Well I’m wondering how you reached the number of 120 years, as numbers that I’ve seen (as part of my university course) quote 100-500 years of nuclear with current technology, and the potential for >10000 years with newer fast breeder reactor technology. Furthermore, newer deposits of uranium may become a possibility (such as the extraction of uranyl ions from seawater and/or seaweed), meaning that conventional light water reactors burning enriched uranium may be sufficient for ~1000 years. (Original source is Westinghouse Electric Company, BP, US Geological Survey and World Nuclear Association – https://docs.google.com/viewer?url=http%3A%2F%2Ffire.pppl.gov%2Fward_sustainable_soft06.ppt&docid=7eb7e84e6a2beaec8cb9f4ab4428b441&a=bi&pagenumber=16&w=800).
If you can provide a source for your estimate, I’ll be happy to look at it.
And just in case you were interested, I’m not interested in pursuing fission technologies, as fusion has greater potential as an energy source, but I see fission as a way to cut our CO2 emissions drastically without compromising energy production. Yes, waste can be extremely radioactive, but this issue can be reduced drastically without much worry and, more importantly, can be localised.
Are you considering fast reactors in those 120 years? Because then we’re not limited to burning U-235 in reactors, and suddenly all of the stockpiled plutonium, depleted uranium and spent fuel becomes a very useful resource.
Note that this has little to nothing to do with building reactors now, though, since reactors have a ~30 year operational life anyway and the main concern is actually reducing carbon emissions.
A few things: basically, using thorium is like a more effective way of using depleted uranium – a fertile material that produces good amounts of fissile material, but that does not mean it’s incapable of producing weapons grade material, nor does it mean it’s inherently safer.
The trait you mention, a reaction that slows, wasn’t a trait of some famous reactors (notably, Chernobyl), but modern reactors can be designed in such a way. Case in point, the AP1000 (from Westinghouse) uses more passive safety systems, the reaction itself is sustained by particular conditions (such as the presence of boron control rods and/or boric acid, variable moderating properties of water, etc.).

EXERCISE DATA:
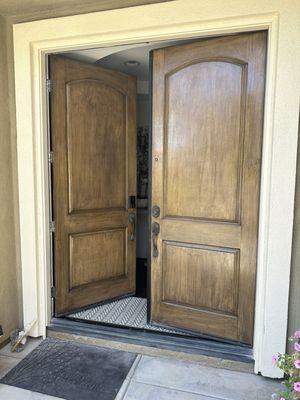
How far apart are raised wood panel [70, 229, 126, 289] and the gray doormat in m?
0.55

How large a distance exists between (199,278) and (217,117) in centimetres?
119

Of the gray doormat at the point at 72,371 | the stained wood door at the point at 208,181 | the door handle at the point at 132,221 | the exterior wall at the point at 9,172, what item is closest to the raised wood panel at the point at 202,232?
the stained wood door at the point at 208,181

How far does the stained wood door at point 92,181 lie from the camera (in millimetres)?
2523

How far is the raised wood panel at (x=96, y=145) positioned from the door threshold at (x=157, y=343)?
0.97m

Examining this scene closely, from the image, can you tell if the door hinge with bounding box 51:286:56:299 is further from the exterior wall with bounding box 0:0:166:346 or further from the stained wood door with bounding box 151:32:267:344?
the stained wood door with bounding box 151:32:267:344

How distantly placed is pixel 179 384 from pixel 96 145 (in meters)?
1.93

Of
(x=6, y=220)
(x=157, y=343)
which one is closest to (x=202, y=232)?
(x=157, y=343)

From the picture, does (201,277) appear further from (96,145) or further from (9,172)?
(9,172)

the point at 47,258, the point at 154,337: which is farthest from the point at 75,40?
the point at 154,337

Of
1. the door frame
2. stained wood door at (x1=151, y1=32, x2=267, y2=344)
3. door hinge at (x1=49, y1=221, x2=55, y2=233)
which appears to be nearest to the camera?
the door frame

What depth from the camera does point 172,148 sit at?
7.71 feet

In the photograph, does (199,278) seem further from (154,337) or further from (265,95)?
(265,95)

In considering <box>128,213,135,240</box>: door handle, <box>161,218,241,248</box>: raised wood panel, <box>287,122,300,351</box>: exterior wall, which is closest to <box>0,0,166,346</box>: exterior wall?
<box>128,213,135,240</box>: door handle

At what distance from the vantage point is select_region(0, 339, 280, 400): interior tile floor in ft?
6.22
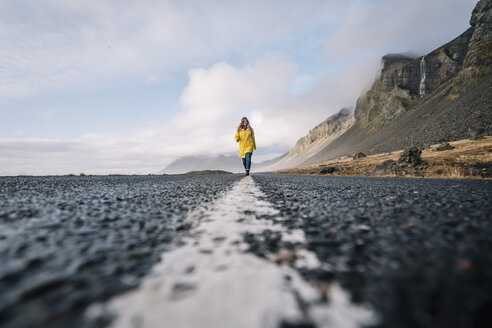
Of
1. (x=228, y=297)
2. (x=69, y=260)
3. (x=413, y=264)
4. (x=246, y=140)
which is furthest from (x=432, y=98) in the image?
(x=69, y=260)

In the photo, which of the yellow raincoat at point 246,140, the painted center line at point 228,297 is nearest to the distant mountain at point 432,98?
the yellow raincoat at point 246,140

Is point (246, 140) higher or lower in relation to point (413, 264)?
higher

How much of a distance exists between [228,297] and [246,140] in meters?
15.4

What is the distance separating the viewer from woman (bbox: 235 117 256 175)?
1596 cm

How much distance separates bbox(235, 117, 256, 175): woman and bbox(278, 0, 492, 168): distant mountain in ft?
149

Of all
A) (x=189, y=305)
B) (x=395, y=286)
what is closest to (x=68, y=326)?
(x=189, y=305)

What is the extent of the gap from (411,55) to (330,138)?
7272 centimetres

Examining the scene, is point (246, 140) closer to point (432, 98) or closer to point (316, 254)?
point (316, 254)

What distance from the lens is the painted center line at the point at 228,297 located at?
0.80m

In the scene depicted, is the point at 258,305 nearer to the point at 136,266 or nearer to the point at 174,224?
the point at 136,266

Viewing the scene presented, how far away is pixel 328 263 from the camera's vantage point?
1.24 metres

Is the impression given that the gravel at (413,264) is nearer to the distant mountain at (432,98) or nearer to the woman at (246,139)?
the woman at (246,139)

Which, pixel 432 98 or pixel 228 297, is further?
pixel 432 98

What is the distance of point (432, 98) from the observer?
9375 centimetres
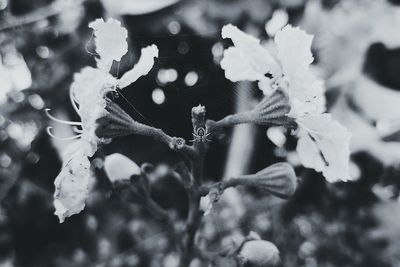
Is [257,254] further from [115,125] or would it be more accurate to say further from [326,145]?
[115,125]

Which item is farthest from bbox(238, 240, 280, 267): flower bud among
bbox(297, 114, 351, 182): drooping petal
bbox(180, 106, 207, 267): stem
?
bbox(297, 114, 351, 182): drooping petal

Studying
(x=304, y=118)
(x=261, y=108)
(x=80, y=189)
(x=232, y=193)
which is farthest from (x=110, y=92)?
(x=232, y=193)

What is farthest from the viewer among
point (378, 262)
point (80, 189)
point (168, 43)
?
point (168, 43)

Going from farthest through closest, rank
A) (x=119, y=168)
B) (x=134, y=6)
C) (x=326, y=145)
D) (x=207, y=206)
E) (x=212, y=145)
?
(x=212, y=145) < (x=134, y=6) < (x=119, y=168) < (x=326, y=145) < (x=207, y=206)

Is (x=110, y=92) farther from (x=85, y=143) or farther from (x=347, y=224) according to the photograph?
(x=347, y=224)

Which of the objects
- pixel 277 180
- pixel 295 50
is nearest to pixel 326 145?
pixel 277 180

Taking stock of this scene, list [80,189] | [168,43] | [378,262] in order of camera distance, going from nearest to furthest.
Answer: [80,189]
[378,262]
[168,43]

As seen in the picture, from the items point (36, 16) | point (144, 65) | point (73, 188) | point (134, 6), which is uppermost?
point (144, 65)

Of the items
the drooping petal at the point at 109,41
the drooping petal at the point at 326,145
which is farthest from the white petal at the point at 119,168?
the drooping petal at the point at 326,145
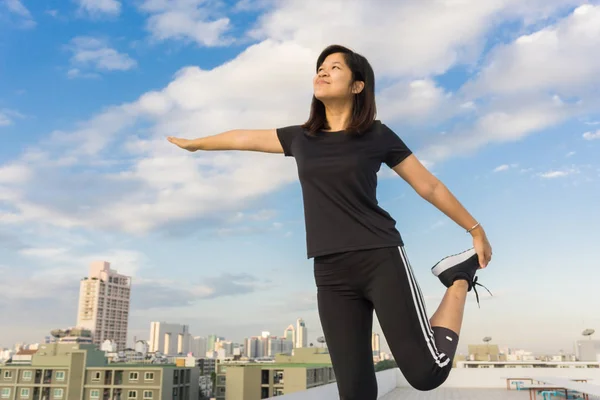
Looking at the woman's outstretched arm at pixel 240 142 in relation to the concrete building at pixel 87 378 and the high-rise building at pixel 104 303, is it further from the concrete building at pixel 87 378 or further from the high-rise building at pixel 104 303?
the high-rise building at pixel 104 303

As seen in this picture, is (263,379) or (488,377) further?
(263,379)

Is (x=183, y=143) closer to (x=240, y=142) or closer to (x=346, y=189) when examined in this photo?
(x=240, y=142)

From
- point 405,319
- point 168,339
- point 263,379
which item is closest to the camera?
point 405,319

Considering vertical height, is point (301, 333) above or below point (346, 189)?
above

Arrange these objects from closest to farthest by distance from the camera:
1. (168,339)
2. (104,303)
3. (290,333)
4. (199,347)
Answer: (104,303) → (290,333) → (168,339) → (199,347)

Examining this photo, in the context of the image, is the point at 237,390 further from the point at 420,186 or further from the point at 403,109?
the point at 420,186

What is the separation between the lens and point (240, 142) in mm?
1789

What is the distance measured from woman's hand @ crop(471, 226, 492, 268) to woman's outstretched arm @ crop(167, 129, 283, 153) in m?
0.72

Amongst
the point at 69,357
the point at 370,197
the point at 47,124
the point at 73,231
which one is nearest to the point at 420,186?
the point at 370,197

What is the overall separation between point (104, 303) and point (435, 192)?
90302 mm

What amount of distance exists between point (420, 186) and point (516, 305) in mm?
6464

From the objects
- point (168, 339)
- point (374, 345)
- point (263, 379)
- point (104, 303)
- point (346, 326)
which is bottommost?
point (263, 379)

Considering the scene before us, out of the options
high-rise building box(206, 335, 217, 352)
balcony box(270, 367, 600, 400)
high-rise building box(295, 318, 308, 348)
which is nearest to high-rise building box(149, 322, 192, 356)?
high-rise building box(206, 335, 217, 352)

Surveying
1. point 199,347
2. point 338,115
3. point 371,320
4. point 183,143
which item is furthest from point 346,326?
point 199,347
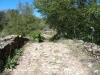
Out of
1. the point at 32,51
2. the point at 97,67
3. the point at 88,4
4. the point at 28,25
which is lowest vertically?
the point at 97,67

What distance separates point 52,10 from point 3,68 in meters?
7.17

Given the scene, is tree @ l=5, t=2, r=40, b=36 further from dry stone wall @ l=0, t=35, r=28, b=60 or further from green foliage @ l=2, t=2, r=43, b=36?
dry stone wall @ l=0, t=35, r=28, b=60

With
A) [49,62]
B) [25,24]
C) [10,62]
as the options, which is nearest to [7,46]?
[10,62]

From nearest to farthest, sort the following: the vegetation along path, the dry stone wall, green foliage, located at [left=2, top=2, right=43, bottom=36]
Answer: the vegetation along path → the dry stone wall → green foliage, located at [left=2, top=2, right=43, bottom=36]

THINGS TO DO:
[a] Reproduce the stretch of the nuclear fuel thread from "Note that this" through "it’s inherently safer.", swapping "thorium" for "plutonium".
[b] Which organizations does the nuclear fuel thread name as the original source of its reserve figures?

ANSWERS FOR THE EXERCISE:
[a]
Note that this has little to nothing to do with building reactors now, though, since reactors have a ~30 year operational life anyway and the main concern is actually reducing carbon emissions.
A few things: basically, using plutonium is like a more effective way of using depleted uranium – a fertile material that produces good amounts of fissile material, but that does not mean it’s incapable of producing weapons grade material, nor does it mean it’s inherently safer.

[b] Westinghouse Electric Company, BP, US Geological Survey, World Nuclear Association